[start Information supplied]

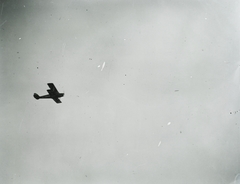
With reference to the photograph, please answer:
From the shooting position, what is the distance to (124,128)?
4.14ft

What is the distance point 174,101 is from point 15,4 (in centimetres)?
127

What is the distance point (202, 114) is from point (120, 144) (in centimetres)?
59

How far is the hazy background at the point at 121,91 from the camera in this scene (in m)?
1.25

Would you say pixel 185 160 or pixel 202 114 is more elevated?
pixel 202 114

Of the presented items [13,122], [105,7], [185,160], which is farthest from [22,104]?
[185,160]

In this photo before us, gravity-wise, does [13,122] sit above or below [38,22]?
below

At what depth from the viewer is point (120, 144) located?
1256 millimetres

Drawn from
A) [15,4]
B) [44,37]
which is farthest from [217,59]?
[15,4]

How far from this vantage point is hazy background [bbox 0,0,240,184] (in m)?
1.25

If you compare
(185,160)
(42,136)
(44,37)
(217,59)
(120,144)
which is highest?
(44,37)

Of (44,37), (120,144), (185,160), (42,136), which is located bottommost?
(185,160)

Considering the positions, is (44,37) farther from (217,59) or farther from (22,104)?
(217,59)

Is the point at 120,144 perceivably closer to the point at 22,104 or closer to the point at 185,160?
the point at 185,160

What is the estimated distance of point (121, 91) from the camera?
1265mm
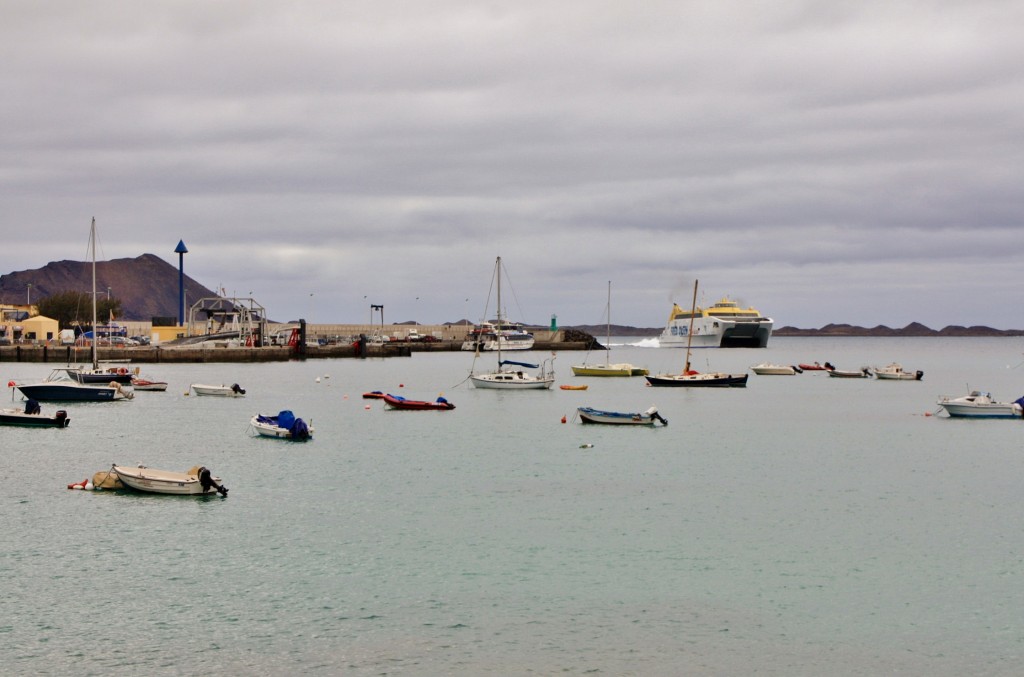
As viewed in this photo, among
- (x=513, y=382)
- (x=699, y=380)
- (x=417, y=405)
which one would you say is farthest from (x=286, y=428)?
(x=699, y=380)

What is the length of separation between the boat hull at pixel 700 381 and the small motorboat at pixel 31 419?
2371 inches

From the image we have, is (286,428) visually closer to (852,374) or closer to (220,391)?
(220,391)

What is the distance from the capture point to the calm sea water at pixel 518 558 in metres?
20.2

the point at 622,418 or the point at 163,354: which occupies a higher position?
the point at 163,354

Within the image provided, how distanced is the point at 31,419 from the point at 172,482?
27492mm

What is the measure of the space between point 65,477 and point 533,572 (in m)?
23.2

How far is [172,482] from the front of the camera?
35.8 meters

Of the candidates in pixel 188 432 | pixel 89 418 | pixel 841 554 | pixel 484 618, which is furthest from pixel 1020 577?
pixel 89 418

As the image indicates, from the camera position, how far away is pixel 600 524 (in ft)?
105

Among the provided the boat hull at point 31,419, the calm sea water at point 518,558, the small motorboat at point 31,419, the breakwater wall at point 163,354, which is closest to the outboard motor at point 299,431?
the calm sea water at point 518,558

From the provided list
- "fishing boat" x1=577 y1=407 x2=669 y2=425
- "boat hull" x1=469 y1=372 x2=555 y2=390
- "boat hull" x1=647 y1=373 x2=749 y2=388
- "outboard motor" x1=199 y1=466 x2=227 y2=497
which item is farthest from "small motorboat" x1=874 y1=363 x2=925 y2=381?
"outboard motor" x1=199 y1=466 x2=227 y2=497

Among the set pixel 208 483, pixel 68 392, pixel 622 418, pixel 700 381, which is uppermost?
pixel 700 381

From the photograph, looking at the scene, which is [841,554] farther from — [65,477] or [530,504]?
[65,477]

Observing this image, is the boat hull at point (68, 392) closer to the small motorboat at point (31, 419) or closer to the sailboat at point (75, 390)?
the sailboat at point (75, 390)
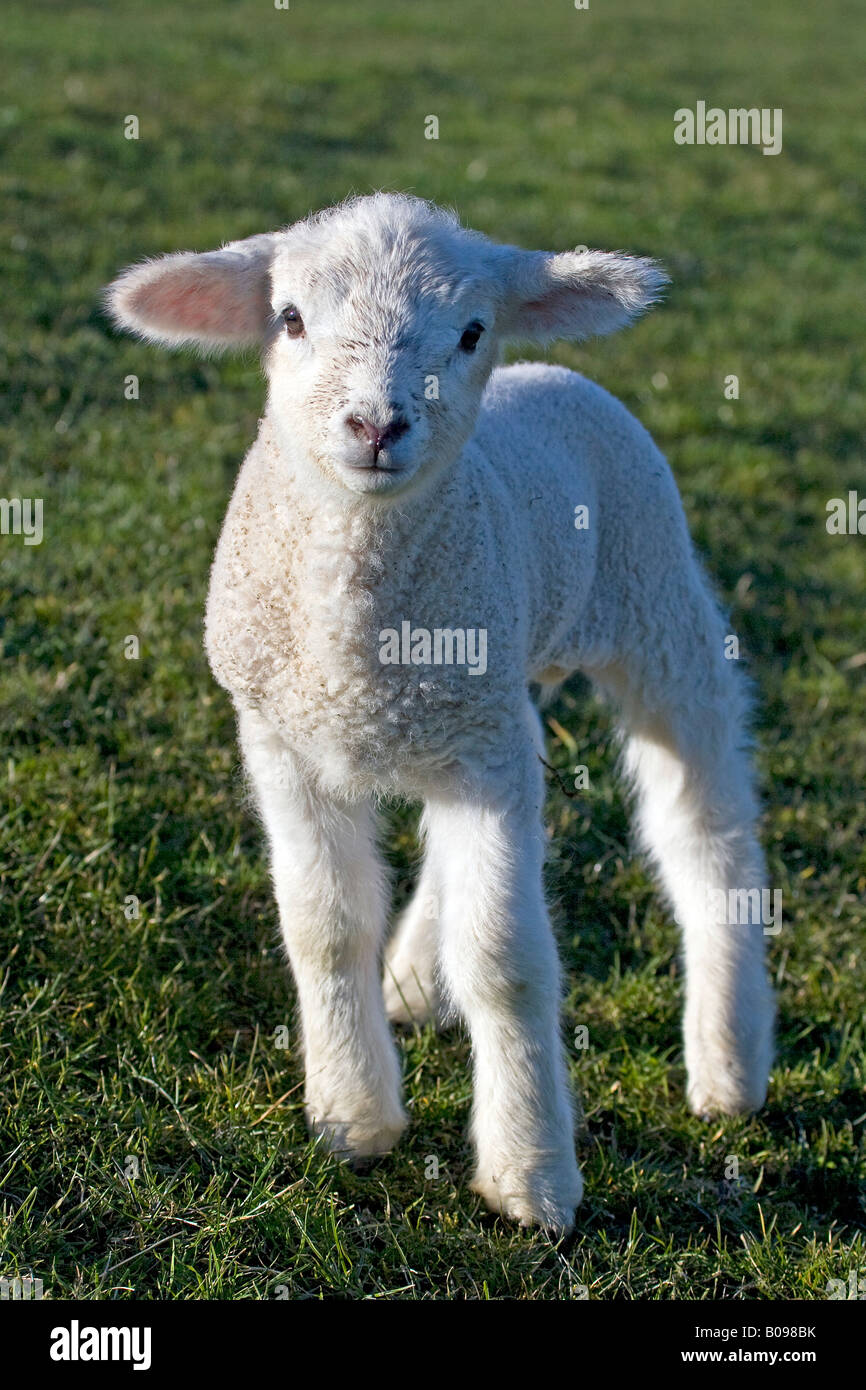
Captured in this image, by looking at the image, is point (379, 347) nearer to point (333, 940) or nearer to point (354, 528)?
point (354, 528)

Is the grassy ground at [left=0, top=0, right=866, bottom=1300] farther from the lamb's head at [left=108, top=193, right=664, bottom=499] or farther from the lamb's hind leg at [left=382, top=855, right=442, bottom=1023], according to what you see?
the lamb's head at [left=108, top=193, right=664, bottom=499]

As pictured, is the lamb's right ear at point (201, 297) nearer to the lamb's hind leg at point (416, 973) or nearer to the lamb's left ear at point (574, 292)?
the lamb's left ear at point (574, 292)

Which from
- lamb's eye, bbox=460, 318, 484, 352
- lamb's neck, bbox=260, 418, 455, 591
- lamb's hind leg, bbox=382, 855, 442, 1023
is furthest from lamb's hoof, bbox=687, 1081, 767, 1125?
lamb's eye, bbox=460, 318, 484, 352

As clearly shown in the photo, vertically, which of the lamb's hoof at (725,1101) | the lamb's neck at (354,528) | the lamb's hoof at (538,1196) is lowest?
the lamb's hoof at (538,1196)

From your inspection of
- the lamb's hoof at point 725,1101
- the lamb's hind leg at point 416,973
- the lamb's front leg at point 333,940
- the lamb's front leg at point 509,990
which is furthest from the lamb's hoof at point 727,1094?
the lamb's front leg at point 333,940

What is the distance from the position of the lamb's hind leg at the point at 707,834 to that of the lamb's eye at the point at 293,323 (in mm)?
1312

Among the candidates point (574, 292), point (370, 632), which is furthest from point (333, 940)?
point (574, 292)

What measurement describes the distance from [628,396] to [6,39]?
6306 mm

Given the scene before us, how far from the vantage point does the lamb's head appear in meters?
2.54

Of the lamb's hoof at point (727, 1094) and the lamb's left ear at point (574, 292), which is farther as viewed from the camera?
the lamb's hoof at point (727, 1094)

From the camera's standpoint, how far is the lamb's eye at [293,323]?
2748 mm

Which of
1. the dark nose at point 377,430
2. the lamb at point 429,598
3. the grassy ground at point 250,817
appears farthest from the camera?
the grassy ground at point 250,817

[end Information supplied]
[start Information supplied]

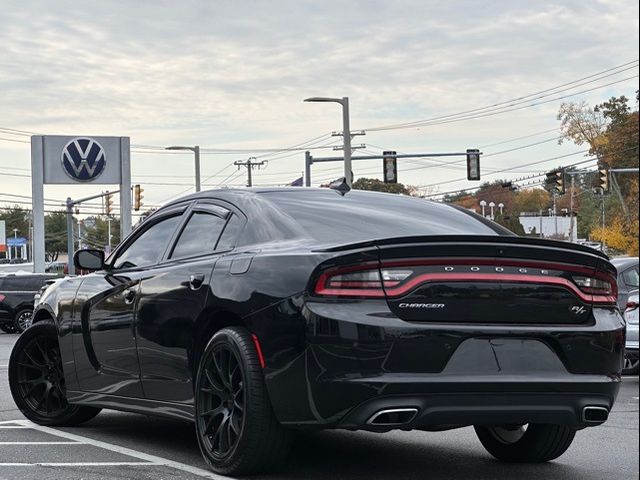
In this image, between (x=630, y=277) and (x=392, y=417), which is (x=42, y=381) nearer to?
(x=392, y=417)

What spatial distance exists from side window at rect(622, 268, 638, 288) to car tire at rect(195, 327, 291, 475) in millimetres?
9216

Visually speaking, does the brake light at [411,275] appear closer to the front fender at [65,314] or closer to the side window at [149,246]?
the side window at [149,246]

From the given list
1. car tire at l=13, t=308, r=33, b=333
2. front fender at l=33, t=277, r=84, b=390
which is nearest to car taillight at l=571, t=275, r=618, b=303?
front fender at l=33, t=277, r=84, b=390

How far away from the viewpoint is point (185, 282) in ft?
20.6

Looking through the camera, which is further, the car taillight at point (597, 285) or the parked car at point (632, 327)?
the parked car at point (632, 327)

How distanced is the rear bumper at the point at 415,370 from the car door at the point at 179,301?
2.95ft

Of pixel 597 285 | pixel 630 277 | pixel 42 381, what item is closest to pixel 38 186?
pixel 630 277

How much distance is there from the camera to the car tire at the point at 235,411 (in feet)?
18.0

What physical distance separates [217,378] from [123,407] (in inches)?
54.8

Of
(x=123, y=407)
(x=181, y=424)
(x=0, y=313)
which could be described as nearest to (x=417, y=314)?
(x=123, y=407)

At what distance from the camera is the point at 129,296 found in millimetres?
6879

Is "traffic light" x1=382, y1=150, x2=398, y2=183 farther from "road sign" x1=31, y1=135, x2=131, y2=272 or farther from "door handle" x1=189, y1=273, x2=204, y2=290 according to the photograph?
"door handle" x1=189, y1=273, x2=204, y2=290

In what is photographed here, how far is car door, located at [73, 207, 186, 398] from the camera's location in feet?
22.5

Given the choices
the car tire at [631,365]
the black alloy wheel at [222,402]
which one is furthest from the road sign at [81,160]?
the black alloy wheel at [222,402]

[end Information supplied]

**Task requirements**
Pick out every line of the records that contains the word "fender" and copy each one. Case counts.

**The output**
Visually speaking, does the brake light at [411,275] appear closer to the front fender at [65,314] or closer to the side window at [149,246]?
2. front fender at l=33, t=277, r=84, b=390
front fender at l=33, t=277, r=84, b=390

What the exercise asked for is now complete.